Cette mesure vise spécifiquement les 5,15 millions de foyers fiscaux qui déclarent des dépenses liées aux services à la personne ou à l'emploi à domicile. Ces activités comprennent notamment la garde d'enfants, l'accompagnement de personnes âgées dépendantes, ainsi que diverses prestations de jardinage ou de bricolage réalisées au domicile. Jusqu'à présent, les contribuables devaient simplement déclarer le montant de leurs dépenses. Désormais, ils auront l'obligation supplémentaire d'indiquer sur le formulaire n° 2042 RICI le nom précis de l'organisme, de l'entreprise, de l'association ou du salarié à domicile intervenu, généralement via le système du Cesu.
Les raisons derrière cette évolution administrative
Initialement prévue pour l'année dernière, cette modification a dû être reportée en raison de l'adoption tardive de la loi de finances pour 2025, comme l'explique Money Vox. L'objectif principal de cette évolution est de permettre à l'administration fiscale d'obtenir une vision plus claire et plus détaillée de l'utilisation du crédit d'impôt lié aux services à la personne. Le gouvernement souhaite ainsi "évaluer de manière plus précise les dispositifs en place" et, si nécessaire, "initier des ajustements législatifs pour garantir une meilleure utilisation de l'argent public".
L'enjeu financier est considérable : cet avantage fiscal représente en moyenne 1.226 euros par foyer concerné, ce qui équivaut à un coût total pour l'État de 6,5 milliards d'euros pour l'année 2025. Cette somme importante justifie la volonté des autorités de mieux contrôler et optimiser l'allocation de ces fonds publics.
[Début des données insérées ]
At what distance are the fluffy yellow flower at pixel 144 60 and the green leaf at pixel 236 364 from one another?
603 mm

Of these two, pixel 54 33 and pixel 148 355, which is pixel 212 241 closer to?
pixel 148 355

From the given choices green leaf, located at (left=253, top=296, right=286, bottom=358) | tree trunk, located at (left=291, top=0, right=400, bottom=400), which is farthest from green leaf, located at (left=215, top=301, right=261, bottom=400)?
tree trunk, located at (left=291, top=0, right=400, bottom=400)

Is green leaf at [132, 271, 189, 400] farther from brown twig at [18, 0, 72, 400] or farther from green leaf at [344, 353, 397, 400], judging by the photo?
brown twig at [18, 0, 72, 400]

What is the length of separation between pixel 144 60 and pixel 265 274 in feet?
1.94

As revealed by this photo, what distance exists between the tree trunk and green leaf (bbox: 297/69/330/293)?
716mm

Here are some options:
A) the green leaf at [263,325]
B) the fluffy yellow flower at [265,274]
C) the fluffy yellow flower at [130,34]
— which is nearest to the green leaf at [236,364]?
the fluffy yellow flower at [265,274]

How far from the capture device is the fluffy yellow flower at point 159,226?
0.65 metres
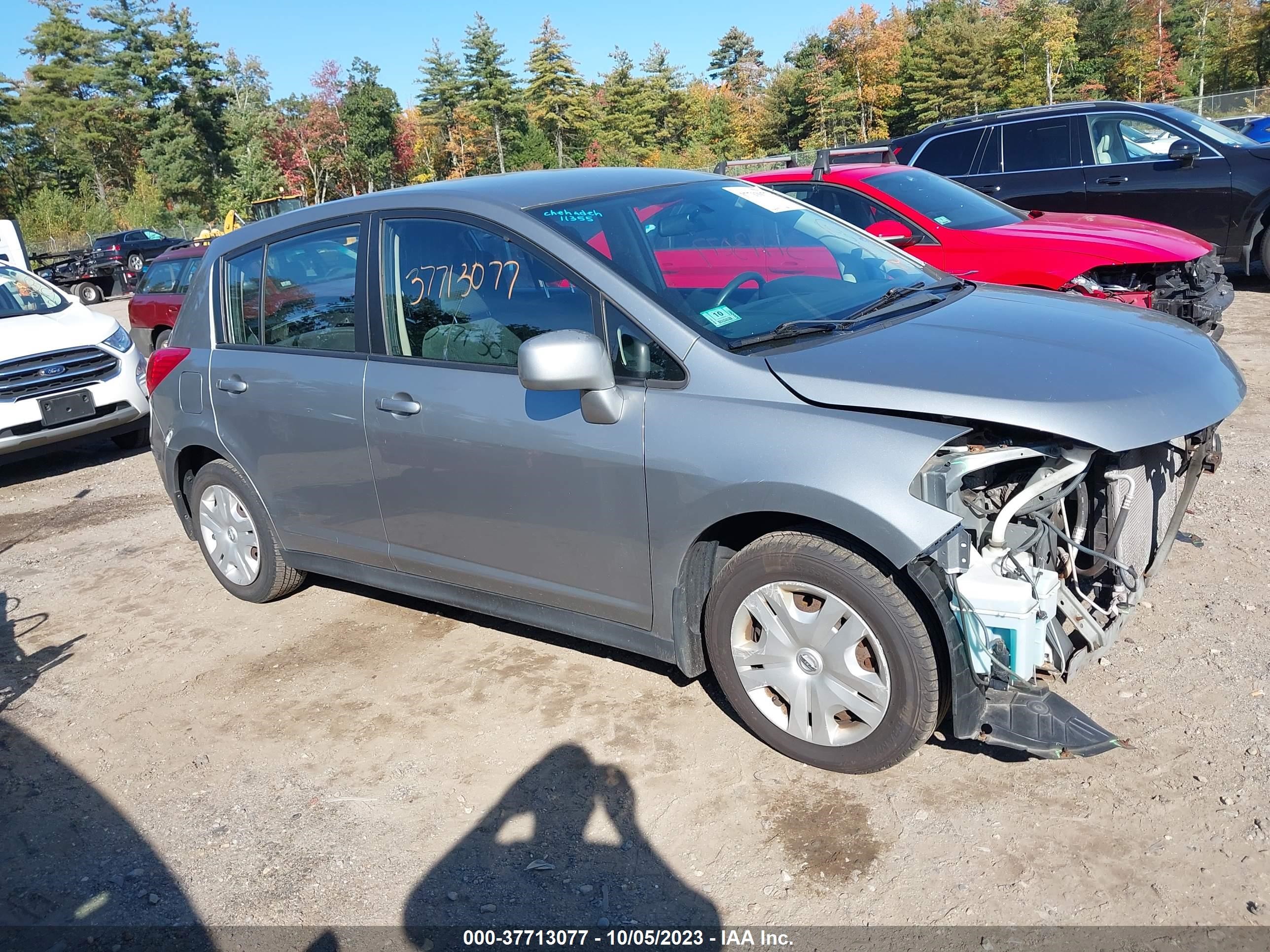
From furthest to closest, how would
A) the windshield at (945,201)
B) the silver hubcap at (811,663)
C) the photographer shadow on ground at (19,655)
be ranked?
the windshield at (945,201), the photographer shadow on ground at (19,655), the silver hubcap at (811,663)

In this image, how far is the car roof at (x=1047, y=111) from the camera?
1017cm

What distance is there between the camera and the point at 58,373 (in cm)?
785

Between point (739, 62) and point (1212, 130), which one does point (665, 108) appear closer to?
point (739, 62)

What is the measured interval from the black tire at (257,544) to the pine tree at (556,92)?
60343 mm

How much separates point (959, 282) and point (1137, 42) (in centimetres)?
6243

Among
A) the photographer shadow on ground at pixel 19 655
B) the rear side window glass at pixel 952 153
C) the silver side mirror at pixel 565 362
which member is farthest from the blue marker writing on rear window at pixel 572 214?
the rear side window glass at pixel 952 153

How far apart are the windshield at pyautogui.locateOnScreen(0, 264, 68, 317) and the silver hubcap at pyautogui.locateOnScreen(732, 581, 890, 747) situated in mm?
7593

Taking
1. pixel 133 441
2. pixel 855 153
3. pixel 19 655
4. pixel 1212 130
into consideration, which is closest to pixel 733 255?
pixel 19 655

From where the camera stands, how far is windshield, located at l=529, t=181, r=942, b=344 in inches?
135

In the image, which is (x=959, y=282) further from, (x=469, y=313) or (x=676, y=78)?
(x=676, y=78)

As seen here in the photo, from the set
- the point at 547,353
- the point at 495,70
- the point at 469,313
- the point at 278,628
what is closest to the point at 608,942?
the point at 547,353

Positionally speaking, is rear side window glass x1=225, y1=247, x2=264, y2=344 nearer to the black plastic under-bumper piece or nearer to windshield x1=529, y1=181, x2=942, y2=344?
windshield x1=529, y1=181, x2=942, y2=344

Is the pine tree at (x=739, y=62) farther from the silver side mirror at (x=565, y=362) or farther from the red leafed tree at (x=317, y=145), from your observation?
the silver side mirror at (x=565, y=362)

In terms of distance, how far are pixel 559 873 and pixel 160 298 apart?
35.2 feet
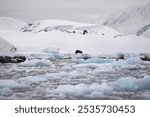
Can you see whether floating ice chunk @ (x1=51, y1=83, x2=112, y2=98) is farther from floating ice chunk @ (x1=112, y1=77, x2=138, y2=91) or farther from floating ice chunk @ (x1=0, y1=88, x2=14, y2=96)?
floating ice chunk @ (x1=0, y1=88, x2=14, y2=96)

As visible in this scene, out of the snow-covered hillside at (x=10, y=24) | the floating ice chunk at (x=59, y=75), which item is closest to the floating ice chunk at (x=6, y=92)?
the floating ice chunk at (x=59, y=75)

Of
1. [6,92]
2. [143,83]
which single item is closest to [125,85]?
[143,83]

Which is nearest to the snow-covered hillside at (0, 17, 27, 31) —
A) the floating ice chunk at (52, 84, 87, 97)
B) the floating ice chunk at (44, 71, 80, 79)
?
the floating ice chunk at (44, 71, 80, 79)

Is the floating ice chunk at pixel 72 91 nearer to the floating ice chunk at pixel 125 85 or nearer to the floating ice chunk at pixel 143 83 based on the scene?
the floating ice chunk at pixel 125 85

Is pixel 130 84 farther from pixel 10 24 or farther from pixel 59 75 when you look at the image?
pixel 10 24

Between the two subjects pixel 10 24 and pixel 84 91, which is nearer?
pixel 84 91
Les implications pratiques pour les contribuables
Pour les millions de foyers concernés, cette nouvelle obligation signifie qu'ils devront rassembler des informations supplémentaires avant de remplir leur déclaration. Il ne suffira plus de connaître le montant total des dépenses engagées ; il faudra également disposer des coordonnées exactes des prestataires de services. Cette démarche vise à réduire les risques de fraude et à s'assurer que les crédits d'impôt bénéficient bien aux activités légitimes de services à la personne.
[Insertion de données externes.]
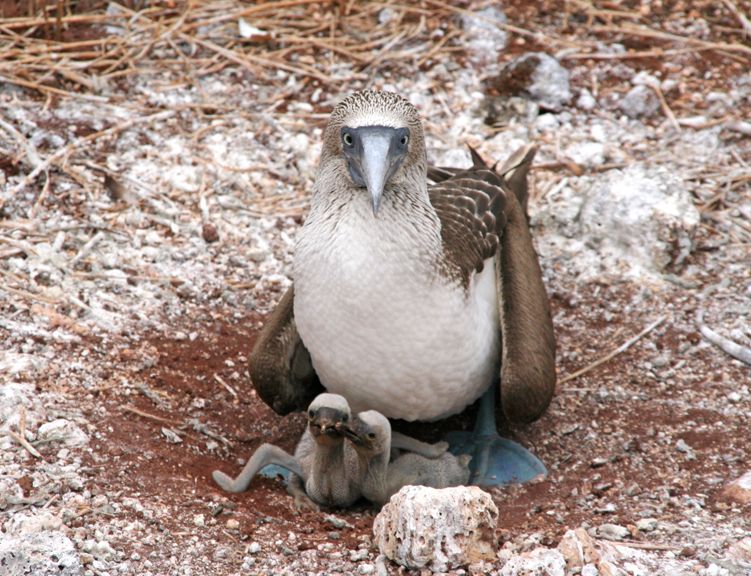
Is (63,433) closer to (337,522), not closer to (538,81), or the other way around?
(337,522)

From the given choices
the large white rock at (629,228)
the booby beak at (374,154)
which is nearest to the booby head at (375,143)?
the booby beak at (374,154)

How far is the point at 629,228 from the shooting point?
6363mm

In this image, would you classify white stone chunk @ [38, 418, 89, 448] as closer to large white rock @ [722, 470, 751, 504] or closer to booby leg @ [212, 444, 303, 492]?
booby leg @ [212, 444, 303, 492]

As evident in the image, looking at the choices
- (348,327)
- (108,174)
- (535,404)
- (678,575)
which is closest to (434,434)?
(535,404)

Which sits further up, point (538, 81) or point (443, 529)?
point (538, 81)

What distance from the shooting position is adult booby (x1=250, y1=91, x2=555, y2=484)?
4449mm

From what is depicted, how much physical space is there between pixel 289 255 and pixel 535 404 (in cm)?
208

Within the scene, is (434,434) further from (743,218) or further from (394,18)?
(394,18)

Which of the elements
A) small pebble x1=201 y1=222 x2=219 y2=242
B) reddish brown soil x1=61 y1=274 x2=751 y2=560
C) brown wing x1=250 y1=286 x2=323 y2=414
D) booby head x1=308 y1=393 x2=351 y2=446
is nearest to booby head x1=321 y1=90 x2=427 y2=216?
booby head x1=308 y1=393 x2=351 y2=446

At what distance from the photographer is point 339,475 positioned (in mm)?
4746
Les contribuables doivent donc anticiper cette nouvelle exigence et vérifier qu'ils possèdent tous les documents nécessaires avant de commencer leur déclaration. Une attention particulière doit être portée à cette nouvelle case, car son omission ou son remplissage incorrect pourrait entraîner le rejet de la demande de crédit d'impôt par la DGFiP.